Well, I thought I'd wait till Santa and others had also finished reading it, but what the heck.

I didn't care for it. Plot-wise, I was vaguely reminded of one of my favourite novels, Sebastian Faulks' ENGLEBY (2007), but while I also enjoyed Percy's turn of phrase (the man definitely knew his way around the English language) and the Louisiana setting I found the whole Southern Gothic/trouble-behind-those-white-picket-fences thing unoriginal and uninteresting.

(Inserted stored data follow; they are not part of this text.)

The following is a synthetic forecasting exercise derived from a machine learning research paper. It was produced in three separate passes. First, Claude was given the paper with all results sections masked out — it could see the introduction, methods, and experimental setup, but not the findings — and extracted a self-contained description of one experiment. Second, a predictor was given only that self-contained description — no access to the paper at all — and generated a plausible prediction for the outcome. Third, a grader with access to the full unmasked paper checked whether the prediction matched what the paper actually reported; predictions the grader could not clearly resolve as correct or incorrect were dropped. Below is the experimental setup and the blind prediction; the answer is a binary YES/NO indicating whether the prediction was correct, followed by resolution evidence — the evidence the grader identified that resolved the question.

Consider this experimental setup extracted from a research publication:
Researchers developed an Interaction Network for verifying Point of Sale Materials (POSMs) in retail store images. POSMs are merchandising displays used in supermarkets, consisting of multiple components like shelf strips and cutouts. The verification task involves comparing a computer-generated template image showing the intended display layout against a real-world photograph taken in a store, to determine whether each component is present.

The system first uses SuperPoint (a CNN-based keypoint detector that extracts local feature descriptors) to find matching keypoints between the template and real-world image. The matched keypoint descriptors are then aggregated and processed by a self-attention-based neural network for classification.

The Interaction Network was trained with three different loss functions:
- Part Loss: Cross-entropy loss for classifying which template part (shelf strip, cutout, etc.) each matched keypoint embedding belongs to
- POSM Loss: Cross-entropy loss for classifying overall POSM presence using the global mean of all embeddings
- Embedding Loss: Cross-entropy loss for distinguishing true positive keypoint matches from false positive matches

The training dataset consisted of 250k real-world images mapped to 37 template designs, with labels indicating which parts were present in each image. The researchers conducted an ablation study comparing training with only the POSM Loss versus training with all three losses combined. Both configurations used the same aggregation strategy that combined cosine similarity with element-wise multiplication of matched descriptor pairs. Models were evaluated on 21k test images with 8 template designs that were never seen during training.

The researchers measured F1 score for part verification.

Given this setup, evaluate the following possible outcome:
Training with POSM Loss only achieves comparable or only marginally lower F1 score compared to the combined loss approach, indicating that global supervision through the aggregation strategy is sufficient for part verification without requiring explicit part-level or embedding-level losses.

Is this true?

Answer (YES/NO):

The so-called big plot revelation is telegraphed pretty much from the first page, and so there's no suspense regarding the depths of madness to which the protagonist eventually descends. Worse, none of the characters came to life for me or had any real credibility. I didn't buy it when Lancelot hands Elgin, a poor college student, the princely (and in those days, erm, emperor-ish) sum of $75,000 and the latter doesn't even bat an eyelid.

Of course, LANCELOT is less a novel than a philosophical treatise, and I suppose it's interesting enough in that regard, but I dunno: I wish it had a bit more to offer. Now, maybe it does and it simply went over my head. I agree with Tom Conoboy's observation: "It is not a novel one could say one enjoys, exactly, but in terms of craft there is much here to admire."* Sadly, though, I don't find anything else to admire beyond Percy's occasionally striking wordsmithery.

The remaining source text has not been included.